Nielsen estimates that by 2025, the fast-moving consumer goods (FMCG) market in rural India will hit $100 billion and that inflation and pricing will be outstripped by consumption. Prashant Singh, vice president, Nielsen Delhi, identified premiumization, commoditization, indulgence and brand acceptance levels as the components of sales growth that would most matter.

Speaking at Nielsen’s India Consumer 360 Conference in New Delhi, Singh said it was critical that FMCG manufacturers and retailers focused on the unique needs of the rural Indian consumer shopping basket.


Four Key Trends Driving Increased Consumption

  1. Premiumization – Indian consumers are upgrading their shopping baskets with indulgent items that cost more. In fact, premium products are contributing the most (+21%) to FMCG growth than other price tiers.
  2. Commodity to Brands – As rural consumers experiment and adopt, they are switching out everyday commodity products like loose oil for the refined variety, which increased 44 percent every year in two years.
  3. Indulgence to Regular – What once may have been considered an occasional treat is now becoming routine. The salty snack category is a good example, which grew at a compound annual growth rate of 55 percent from 2009 to 2011 in rural India.

4. Acceptability – Increased exposure to the benefits of new products is leading to acceptance and a higher rate of return purchasing patterns.

Rural Shopping Baskets are Changing

Rural Indian consumers are changing their shopping habits and value-for-money purchasing is growing in importance. While small-sized packages are vital for entry into the market, as purchasing power increases, rural consumers are increasingly buying larger packs at a lower cost per serving. Retailers who cater to these changing needs by offering a portfolio of products that provide a value proposition will be poised for growth.


Sustainable Ongoing and Future Growth

Rural India, home to seven-of-10 Indian consumers, will be the driving force for continued and sustained growth in the future.
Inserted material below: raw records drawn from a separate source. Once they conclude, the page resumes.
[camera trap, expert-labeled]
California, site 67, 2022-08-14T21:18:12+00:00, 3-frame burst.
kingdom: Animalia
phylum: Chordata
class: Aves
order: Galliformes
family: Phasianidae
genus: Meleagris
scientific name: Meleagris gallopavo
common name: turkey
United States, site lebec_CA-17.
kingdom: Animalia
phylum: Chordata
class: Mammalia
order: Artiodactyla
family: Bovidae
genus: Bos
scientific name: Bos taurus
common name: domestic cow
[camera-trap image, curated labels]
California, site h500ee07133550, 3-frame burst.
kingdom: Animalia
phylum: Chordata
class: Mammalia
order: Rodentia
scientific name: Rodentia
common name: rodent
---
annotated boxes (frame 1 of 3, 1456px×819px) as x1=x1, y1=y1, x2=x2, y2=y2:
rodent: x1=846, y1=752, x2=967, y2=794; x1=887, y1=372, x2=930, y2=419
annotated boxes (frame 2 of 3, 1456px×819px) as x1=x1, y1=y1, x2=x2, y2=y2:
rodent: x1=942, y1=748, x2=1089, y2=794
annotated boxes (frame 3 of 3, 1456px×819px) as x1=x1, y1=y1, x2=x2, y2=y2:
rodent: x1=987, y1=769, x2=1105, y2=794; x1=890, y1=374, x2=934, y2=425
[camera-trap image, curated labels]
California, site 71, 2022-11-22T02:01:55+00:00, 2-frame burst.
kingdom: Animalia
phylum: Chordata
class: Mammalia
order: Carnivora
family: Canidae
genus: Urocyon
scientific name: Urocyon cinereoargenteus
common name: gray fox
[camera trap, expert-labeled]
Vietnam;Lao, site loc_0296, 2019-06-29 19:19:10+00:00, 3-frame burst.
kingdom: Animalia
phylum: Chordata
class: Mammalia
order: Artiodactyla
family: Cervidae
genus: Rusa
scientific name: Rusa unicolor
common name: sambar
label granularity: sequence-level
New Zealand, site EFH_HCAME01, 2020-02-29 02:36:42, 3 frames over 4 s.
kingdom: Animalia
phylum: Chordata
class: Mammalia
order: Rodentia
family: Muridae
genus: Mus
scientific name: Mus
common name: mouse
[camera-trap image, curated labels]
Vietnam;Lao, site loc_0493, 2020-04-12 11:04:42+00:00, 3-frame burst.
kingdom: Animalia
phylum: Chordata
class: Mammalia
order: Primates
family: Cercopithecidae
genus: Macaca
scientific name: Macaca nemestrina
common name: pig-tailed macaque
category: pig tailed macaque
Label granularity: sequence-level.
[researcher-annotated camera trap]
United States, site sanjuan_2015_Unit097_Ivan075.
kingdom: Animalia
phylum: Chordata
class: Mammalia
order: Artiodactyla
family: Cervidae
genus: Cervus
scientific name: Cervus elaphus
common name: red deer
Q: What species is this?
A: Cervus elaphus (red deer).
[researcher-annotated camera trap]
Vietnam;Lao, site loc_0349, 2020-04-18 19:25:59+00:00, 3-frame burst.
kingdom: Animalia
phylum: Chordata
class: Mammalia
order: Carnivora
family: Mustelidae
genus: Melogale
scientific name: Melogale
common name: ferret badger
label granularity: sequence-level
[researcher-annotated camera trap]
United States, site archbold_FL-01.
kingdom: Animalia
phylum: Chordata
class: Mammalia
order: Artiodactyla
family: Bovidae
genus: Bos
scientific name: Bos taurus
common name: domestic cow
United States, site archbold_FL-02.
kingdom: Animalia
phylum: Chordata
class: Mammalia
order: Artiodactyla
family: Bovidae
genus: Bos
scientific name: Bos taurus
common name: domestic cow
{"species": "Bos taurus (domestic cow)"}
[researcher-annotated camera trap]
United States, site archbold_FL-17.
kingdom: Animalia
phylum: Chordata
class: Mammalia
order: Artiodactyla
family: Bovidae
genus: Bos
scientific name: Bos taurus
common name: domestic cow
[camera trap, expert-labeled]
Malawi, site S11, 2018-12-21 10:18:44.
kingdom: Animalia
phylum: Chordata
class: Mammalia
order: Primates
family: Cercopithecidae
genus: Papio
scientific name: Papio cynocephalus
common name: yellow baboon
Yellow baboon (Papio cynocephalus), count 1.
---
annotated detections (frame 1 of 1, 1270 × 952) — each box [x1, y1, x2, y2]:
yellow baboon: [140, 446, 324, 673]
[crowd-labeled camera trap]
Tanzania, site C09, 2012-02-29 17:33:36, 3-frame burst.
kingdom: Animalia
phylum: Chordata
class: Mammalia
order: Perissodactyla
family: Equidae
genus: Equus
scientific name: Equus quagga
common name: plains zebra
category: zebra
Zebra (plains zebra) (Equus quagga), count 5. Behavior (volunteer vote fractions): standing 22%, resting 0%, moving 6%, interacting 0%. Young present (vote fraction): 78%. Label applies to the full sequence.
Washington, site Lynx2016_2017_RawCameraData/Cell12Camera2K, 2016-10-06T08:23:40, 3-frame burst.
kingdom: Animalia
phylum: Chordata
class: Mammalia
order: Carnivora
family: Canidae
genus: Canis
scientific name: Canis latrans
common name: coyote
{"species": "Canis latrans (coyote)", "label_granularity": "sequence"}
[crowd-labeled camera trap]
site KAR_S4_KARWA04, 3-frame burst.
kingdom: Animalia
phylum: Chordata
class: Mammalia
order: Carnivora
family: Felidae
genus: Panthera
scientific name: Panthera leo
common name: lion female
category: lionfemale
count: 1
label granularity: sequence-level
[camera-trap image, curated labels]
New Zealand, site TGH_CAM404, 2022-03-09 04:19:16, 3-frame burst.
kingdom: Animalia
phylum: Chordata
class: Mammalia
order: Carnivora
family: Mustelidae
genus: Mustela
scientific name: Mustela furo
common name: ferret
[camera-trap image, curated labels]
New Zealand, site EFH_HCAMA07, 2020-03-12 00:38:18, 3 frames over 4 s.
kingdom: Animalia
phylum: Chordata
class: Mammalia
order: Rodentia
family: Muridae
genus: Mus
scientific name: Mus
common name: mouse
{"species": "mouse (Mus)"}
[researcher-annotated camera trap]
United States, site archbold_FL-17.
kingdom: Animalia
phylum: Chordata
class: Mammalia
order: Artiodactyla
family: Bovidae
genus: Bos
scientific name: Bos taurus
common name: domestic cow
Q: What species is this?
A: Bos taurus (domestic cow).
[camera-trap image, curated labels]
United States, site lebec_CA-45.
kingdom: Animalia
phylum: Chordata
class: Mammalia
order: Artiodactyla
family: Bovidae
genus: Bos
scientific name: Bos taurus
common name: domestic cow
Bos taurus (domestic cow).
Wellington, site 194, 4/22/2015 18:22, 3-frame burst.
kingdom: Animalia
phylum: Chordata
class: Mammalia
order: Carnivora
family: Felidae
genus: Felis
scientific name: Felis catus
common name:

A stable consumer base with high aspirations leads to higher affordability and consumption. Six-of-10 rural Indian consumers intend to stay living where they are today, which contrasts sharply with 43 percent of urban consumers that feel the same. However, when it comes to aspirations for higher education, fully 79 percent of both urban and rural consumers plan to pursue a professional degree.

And reaching rural Indian consumers today is becoming easier. Increasingly, rural consumers are upgrading technology—84 percent have a television and 80 percent own a mobile phone. And as smartphone affordability and accessibility continues to grow, Indian consumers may skip the third screen altogether. Today, only one percent of rural consumers and five percent of urban consumers have an Internet-enabled computer.

Future Spending Habits

What happens to the rural shopping basket when spending power goes up? Nielsen followed the spending habits of two rural Indian families over a three-week time period whereby income increased each week. The research showed that when spending increased three-fold, the housewife took on a greater role in the process, the number of products purchased increased and the type of products purchased was upgraded to premium varieties.

Three Tips When Marketing to the Rural Consumer:

  • Value for money is important. Large packs used for sharing with family and friends are on the rise. Offer SKU’s that meet rural consumer needs.
  • One-fourth of rural shopping takes place in the Haat (open-area farmers markets). Ensure your brand and message is reaching this channel.
  • Rural consumers believe copycat “fake” products offer the same benefit at half the price. Create clear product benefits that set your product apart.

In the continuously changing rural retail landscape, the “average” consumer no longer exists. Marketers who understand the evolving needs and aspirations of the various segments of rural consumer will be poised for success in this growing and dynamic marketplace.